*REQUIREMENTS*.
• a. Answer these questions using the PEGParser thread.
(i) Which C++ standard does the parser generator target?
(ii) How many data files from the Native JSON Benchmark served as inputs?
(iii) By what factor was program 1 slower than program 2 in the initial results?
• b. Reproduce the passage of the PEGParser thread between "1. the resulting" and "to increase performance?", inclusive.

— START OF GIVEN TEXT —

TheLartians / PEGParser

💡 Build your own programming language! A C++17 PEG parser generator supporting parser combination, memoization, left-recursion and context-dependent grammars.
BSD 3-Clause "New" or "Revised" License
240 stars 21 forks source link

Performance tuning? #51

Closed ColinH closed 4 years ago

ColinH commented 4 years ago

In order to gauge the performance of the PEGParser library with a simple-but-real-world grammar I modified the included example/json_parser.cpp to

Using the three data files from the Native JSON Benchmark as inputs I then compared the performance of

  1. the resulting modified example/json_parser.cpp,
  2. the benchmark utility from taoJSON that uses the example JSON grammar from the PEGTL,
  3. the benchmark utility from taoJSON that uses the optimised-but-more-complicated grammar from that library and also builds the in-memory JSON representation.

Initial results show that program 1 is about 1000-5000x slower than 2, and 100-1000x slower than 3, which probably means that I'm doing something wrong. Towards tuning things, how can I disable memoization? The readme states that this is possible on a per-rule basis, but I couldn't find any documentation on how this might be achieved. And are there any other things I could change to increase performance?

Have you ever benchmarked your library against itself with memoization enabled and disabled? We, the authors of the PEGTL, have been asked about adding memoization on multiple occasions, which was also the main motivation for doing these benchmarks in the first place, however our feeling was that while in theory linear complexity with memoization is better than the quadratic complexity of the straight-forward recursive-descent approach, in practice the overhead of memoization combined with the fact that most real-world grammars by far don't hit the worst-case complexity let the simpler approach win.

Thank you for any insight.

— END OF GIVEN TEXT —
— START OF STORED RECORDS —

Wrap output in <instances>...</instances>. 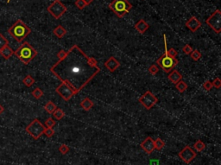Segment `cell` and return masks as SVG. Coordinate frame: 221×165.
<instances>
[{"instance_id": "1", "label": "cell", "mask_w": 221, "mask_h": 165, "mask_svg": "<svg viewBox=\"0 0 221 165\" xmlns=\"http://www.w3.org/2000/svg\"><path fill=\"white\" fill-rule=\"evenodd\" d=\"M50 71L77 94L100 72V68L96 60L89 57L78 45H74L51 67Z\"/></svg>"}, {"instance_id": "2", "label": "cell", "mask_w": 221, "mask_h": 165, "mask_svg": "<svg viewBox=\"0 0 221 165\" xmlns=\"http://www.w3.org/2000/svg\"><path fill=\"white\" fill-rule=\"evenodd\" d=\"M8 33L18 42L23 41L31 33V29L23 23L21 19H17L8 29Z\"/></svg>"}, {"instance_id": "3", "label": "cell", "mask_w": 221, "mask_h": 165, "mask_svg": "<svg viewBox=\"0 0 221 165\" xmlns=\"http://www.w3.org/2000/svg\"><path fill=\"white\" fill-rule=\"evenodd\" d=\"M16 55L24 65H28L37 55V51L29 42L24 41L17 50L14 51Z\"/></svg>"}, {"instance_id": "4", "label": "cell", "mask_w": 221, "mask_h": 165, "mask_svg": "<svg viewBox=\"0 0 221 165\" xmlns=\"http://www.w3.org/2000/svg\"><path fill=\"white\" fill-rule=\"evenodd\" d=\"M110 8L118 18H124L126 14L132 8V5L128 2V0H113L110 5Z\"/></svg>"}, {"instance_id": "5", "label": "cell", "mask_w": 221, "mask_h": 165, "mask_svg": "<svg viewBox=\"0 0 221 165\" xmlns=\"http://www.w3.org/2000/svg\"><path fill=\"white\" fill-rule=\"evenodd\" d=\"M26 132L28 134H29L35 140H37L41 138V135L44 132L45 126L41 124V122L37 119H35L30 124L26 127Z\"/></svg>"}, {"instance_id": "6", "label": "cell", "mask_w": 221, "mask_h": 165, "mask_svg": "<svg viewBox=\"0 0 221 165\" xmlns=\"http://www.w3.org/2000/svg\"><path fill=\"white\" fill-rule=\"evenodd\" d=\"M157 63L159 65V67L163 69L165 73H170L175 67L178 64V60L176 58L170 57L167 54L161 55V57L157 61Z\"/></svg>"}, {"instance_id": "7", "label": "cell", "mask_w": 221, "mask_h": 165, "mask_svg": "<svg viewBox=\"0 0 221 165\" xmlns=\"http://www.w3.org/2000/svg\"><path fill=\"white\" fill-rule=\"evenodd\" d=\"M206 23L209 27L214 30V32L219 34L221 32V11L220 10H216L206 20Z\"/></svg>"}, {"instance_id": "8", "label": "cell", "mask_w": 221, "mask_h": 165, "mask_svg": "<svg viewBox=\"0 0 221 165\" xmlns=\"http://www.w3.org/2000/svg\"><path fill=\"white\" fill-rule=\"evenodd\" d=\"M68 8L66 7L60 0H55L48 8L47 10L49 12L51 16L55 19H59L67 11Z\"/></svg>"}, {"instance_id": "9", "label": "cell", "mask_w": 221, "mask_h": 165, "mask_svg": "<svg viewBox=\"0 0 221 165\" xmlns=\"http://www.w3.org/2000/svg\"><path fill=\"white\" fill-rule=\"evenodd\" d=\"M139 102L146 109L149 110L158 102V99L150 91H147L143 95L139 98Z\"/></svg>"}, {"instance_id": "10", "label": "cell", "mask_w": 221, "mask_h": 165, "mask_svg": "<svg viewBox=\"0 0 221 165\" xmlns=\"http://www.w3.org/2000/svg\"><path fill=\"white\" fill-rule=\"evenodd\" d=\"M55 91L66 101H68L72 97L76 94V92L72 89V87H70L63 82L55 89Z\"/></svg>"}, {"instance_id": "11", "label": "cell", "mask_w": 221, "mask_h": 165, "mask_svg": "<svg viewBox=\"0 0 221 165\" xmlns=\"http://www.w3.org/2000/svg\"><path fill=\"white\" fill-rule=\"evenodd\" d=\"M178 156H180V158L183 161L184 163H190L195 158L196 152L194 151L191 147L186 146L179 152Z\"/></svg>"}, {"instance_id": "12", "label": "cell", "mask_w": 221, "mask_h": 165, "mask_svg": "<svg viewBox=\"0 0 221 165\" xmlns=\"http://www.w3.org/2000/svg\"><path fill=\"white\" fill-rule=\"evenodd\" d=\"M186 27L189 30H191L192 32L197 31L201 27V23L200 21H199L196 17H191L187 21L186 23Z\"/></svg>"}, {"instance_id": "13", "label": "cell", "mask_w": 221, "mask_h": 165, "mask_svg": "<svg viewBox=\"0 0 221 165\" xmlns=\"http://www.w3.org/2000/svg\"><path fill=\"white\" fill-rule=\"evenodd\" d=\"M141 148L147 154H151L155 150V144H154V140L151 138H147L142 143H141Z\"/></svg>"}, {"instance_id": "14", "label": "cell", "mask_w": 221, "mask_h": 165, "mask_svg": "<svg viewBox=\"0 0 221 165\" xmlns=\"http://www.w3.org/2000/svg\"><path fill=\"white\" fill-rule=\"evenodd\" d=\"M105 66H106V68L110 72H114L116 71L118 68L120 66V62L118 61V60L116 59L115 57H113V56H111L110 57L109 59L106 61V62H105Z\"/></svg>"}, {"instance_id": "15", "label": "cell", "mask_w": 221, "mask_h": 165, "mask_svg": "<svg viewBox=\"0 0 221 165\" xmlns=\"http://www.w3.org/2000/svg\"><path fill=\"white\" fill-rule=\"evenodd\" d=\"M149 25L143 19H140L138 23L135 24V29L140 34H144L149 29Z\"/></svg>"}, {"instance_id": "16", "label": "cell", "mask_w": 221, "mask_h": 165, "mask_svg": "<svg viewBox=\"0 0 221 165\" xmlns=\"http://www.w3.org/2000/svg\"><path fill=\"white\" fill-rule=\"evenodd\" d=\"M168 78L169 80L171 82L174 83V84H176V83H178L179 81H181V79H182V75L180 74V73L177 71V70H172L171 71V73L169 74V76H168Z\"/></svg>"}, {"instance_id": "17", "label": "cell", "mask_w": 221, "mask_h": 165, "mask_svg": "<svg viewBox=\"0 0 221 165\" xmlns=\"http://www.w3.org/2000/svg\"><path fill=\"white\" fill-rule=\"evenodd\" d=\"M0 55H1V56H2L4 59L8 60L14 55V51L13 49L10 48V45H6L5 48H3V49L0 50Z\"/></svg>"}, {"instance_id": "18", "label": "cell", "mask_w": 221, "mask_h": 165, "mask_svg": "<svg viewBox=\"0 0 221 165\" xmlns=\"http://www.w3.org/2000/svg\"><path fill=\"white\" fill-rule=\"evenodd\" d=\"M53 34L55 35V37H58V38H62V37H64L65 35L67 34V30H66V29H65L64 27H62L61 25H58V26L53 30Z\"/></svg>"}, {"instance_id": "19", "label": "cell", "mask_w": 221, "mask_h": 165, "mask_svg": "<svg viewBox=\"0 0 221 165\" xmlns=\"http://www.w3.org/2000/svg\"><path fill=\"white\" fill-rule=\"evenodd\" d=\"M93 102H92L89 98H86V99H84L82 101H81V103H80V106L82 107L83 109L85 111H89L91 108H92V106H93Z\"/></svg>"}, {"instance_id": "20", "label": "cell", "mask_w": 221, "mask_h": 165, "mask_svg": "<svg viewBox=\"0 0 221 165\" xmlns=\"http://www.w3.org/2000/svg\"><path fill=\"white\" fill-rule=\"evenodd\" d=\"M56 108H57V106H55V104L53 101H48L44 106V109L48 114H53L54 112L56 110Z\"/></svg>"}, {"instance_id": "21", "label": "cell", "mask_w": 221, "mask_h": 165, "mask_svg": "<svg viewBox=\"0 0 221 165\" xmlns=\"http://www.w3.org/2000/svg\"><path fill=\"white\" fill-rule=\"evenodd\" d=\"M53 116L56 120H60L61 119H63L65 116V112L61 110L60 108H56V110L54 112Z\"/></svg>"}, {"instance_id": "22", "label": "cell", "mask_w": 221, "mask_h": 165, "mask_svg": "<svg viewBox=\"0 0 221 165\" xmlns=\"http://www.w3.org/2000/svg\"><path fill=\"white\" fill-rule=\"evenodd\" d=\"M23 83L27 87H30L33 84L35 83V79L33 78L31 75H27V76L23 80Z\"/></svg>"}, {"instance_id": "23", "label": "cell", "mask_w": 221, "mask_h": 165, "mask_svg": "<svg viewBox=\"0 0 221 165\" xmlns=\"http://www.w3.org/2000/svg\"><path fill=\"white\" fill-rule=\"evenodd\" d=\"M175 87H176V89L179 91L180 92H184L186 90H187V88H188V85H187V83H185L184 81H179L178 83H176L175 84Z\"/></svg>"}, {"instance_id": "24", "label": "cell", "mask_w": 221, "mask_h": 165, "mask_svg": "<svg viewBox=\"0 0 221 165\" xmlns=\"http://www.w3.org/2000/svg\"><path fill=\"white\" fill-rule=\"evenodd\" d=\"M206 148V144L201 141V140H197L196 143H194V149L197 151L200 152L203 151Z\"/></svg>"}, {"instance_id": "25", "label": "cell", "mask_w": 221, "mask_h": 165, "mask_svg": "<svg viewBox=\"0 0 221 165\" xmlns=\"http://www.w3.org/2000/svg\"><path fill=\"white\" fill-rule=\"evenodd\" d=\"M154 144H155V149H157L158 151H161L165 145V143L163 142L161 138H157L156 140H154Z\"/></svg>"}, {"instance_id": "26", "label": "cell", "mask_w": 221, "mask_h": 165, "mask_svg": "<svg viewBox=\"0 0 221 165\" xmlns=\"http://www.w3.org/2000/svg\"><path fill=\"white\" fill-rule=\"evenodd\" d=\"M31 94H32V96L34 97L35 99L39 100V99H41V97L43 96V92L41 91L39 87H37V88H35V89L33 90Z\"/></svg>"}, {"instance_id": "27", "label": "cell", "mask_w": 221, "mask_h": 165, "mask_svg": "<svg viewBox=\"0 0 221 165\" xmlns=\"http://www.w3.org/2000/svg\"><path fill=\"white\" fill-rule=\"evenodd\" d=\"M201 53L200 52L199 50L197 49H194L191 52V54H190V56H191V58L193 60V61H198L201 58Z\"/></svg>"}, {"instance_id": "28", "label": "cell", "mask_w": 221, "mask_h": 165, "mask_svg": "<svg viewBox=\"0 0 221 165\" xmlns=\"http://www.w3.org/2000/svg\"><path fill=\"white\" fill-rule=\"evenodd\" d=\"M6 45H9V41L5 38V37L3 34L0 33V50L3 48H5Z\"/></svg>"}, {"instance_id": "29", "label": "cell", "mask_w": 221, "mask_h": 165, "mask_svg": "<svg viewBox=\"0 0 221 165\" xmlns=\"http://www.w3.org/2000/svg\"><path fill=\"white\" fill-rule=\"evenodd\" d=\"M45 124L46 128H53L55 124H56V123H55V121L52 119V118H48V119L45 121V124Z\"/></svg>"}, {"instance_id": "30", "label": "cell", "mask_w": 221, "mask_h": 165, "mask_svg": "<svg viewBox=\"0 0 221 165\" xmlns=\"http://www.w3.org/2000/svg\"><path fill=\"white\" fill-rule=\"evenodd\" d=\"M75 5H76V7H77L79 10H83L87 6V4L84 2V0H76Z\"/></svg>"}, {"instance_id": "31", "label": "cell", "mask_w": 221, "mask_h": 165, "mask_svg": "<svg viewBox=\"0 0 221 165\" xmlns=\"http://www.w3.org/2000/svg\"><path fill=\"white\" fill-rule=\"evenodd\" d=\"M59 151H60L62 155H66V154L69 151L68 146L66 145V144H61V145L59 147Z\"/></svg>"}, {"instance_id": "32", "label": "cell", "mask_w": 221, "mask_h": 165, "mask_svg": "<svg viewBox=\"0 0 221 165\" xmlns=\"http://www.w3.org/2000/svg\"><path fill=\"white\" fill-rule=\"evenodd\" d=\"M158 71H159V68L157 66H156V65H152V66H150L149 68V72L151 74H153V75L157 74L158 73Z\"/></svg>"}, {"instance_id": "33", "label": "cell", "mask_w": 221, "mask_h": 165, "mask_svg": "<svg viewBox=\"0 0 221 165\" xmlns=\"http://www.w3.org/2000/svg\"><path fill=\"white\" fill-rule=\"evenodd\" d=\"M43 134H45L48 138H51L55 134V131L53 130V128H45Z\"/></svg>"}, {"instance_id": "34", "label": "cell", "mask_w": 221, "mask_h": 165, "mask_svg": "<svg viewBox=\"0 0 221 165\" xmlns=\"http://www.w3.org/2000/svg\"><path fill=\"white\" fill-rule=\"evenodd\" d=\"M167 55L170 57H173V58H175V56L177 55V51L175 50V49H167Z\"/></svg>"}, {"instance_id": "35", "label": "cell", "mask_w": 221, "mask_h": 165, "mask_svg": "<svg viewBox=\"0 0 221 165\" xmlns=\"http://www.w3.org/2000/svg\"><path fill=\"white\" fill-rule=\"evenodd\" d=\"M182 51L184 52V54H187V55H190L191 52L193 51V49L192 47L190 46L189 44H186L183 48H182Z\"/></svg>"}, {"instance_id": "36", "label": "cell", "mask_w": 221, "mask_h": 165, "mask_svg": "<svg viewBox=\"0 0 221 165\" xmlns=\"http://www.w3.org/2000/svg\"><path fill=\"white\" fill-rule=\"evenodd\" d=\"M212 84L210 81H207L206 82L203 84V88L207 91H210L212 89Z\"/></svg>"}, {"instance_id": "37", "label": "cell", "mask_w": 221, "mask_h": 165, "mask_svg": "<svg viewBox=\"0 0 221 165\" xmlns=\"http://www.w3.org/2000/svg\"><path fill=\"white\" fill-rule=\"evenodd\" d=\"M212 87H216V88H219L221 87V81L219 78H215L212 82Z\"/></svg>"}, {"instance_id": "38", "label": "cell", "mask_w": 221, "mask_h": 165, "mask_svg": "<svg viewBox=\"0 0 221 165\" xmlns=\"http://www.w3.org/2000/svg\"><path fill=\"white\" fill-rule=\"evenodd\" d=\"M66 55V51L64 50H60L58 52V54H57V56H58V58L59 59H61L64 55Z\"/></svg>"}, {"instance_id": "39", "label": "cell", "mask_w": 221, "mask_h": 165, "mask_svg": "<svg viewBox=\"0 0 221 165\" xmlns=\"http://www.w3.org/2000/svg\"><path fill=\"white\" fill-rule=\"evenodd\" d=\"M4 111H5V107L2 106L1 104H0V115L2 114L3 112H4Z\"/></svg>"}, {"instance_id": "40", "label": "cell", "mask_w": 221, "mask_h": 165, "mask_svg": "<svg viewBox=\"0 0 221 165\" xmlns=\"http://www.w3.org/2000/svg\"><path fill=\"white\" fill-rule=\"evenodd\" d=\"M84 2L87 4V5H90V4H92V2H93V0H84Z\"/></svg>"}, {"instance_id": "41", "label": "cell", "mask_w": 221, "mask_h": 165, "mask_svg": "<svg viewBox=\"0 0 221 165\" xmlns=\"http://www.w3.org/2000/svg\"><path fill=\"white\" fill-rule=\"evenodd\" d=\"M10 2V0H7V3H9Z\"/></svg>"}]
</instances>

— END OF STORED RECORDS —
— START OF STORED RECORDS —

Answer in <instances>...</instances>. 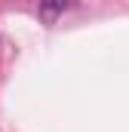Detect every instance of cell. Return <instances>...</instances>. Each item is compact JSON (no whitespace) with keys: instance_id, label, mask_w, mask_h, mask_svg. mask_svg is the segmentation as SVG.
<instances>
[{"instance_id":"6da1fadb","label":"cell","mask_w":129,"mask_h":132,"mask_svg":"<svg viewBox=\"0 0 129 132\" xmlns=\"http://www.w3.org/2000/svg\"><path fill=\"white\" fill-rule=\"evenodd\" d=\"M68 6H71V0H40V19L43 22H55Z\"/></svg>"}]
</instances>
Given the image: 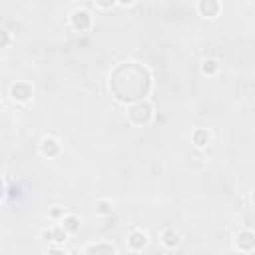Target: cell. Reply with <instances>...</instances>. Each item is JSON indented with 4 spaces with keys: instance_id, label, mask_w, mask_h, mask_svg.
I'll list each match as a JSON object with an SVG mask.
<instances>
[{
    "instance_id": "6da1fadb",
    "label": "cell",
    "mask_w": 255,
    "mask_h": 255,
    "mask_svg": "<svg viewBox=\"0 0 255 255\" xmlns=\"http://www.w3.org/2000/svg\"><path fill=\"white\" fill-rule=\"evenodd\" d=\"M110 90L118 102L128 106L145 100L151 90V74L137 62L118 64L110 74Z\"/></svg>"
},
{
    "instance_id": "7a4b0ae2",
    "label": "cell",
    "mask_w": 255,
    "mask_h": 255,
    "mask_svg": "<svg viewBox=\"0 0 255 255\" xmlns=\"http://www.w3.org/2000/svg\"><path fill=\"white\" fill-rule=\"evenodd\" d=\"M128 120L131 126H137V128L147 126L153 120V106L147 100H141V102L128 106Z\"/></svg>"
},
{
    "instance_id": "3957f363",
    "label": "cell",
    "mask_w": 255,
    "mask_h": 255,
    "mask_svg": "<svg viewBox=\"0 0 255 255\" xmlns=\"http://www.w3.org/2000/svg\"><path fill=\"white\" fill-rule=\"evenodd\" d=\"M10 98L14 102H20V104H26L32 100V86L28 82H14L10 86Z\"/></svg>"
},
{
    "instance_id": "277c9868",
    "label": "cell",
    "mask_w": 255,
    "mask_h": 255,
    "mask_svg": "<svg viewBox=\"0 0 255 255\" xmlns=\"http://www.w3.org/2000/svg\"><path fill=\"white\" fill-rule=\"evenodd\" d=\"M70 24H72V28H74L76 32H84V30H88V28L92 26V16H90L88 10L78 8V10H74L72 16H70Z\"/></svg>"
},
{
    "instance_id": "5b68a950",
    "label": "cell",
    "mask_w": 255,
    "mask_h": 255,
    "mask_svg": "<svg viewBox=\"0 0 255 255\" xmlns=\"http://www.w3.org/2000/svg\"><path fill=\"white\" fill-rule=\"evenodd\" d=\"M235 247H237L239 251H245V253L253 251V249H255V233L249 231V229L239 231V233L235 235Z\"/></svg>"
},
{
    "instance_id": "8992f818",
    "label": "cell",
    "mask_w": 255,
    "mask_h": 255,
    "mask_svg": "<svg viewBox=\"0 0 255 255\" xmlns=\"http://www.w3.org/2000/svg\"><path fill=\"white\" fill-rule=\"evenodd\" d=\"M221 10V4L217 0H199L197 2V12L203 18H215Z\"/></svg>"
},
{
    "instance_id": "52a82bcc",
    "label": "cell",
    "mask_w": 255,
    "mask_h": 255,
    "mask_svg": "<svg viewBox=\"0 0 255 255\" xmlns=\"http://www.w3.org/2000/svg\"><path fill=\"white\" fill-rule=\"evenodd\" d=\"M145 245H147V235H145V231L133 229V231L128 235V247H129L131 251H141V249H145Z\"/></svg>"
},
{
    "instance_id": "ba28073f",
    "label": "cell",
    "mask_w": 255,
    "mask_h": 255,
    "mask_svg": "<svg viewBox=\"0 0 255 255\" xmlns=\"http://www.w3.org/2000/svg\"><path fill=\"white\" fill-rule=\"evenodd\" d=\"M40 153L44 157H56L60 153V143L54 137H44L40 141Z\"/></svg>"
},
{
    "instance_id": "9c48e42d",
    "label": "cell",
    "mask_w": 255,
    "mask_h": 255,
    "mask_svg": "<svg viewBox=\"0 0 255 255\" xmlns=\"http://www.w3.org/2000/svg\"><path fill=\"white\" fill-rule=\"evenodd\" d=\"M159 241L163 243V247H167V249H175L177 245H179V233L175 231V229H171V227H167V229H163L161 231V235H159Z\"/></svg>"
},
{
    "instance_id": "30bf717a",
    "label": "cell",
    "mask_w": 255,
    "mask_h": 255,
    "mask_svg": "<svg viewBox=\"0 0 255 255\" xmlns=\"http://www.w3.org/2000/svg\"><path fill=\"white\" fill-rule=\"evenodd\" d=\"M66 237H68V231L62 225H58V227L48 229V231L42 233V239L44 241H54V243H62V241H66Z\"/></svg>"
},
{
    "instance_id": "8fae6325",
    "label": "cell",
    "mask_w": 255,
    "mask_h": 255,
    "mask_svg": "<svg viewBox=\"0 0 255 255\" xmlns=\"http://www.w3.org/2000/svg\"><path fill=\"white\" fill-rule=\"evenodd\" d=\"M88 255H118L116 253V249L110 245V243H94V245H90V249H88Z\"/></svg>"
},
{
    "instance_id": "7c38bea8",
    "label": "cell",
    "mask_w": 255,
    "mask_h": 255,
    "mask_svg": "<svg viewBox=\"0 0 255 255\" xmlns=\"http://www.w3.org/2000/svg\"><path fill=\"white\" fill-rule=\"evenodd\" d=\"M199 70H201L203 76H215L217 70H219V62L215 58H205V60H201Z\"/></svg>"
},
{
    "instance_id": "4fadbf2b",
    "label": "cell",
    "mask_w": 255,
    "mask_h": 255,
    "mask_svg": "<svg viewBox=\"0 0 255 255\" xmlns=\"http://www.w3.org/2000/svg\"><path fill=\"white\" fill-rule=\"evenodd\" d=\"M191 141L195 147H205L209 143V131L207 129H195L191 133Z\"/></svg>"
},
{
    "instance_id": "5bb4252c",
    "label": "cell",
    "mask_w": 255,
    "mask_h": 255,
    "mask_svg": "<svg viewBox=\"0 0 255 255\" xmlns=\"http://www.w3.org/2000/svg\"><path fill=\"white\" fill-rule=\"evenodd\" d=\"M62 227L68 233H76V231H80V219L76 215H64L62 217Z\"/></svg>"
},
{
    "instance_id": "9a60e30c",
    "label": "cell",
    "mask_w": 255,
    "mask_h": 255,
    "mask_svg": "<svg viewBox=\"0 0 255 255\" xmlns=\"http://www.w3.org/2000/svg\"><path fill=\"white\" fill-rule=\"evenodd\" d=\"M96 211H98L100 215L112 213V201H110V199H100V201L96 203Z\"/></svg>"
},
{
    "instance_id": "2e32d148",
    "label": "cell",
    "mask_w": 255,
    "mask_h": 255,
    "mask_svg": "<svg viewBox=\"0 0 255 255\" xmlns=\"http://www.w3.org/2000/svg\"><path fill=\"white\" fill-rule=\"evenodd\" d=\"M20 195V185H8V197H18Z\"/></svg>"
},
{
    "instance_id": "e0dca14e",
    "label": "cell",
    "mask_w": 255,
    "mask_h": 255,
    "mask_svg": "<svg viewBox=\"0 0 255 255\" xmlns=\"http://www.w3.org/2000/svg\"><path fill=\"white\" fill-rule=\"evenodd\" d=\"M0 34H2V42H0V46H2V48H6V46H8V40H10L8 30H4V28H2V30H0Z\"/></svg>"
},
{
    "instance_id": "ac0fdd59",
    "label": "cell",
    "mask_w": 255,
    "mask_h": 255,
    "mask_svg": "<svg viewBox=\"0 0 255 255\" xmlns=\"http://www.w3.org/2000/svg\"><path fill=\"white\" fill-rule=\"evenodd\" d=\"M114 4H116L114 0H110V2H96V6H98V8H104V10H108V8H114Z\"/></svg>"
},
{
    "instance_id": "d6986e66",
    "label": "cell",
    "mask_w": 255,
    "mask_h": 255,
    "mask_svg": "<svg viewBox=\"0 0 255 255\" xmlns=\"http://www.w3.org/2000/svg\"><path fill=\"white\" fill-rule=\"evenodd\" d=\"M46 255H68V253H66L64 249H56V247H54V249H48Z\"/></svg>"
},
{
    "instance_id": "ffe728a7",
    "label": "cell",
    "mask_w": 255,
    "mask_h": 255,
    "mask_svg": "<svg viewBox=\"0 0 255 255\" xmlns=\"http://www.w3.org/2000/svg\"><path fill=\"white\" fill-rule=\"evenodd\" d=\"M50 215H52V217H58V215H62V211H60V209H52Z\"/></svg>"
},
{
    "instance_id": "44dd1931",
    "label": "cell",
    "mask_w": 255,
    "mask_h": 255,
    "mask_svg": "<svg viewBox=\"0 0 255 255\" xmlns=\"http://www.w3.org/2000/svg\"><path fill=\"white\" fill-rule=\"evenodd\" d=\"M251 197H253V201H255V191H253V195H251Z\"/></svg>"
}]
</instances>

— END OF STORED RECORDS —
— START OF STORED RECORDS —

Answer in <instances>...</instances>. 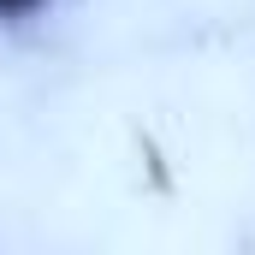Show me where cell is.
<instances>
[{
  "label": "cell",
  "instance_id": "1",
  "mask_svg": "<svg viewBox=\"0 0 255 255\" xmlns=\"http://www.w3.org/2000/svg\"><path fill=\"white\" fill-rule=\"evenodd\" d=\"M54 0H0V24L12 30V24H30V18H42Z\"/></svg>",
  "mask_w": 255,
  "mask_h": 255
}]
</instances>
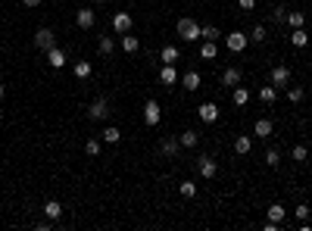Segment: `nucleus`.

— END OF STORED RECORDS —

*ANSWERS IN ORDER*.
• a.
(i) C++17
(ii) Three
(iii) About 1000-5000x

• b.
1. the resulting modified example/json_parser.cpp,
  2. the benchmark utility from taoJSON that uses the example JSON grammar from the PEGTL,
  3. the benchmark utility from taoJSON that uses the optimised-but-more-complicated grammar from that library and also builds the in-memory JSON representation.

Initial results show that program 1 is about 1000-5000x slower than 2, and 100-1000x slower than 3, which probably means that I'm doing something wrong. Towards tuning things, how can I disable memoization? The readme states that this is possible on a per-rule basis, but I couldn't find any documentation on how this might be achieved. And are there any other things I could change to increase performance?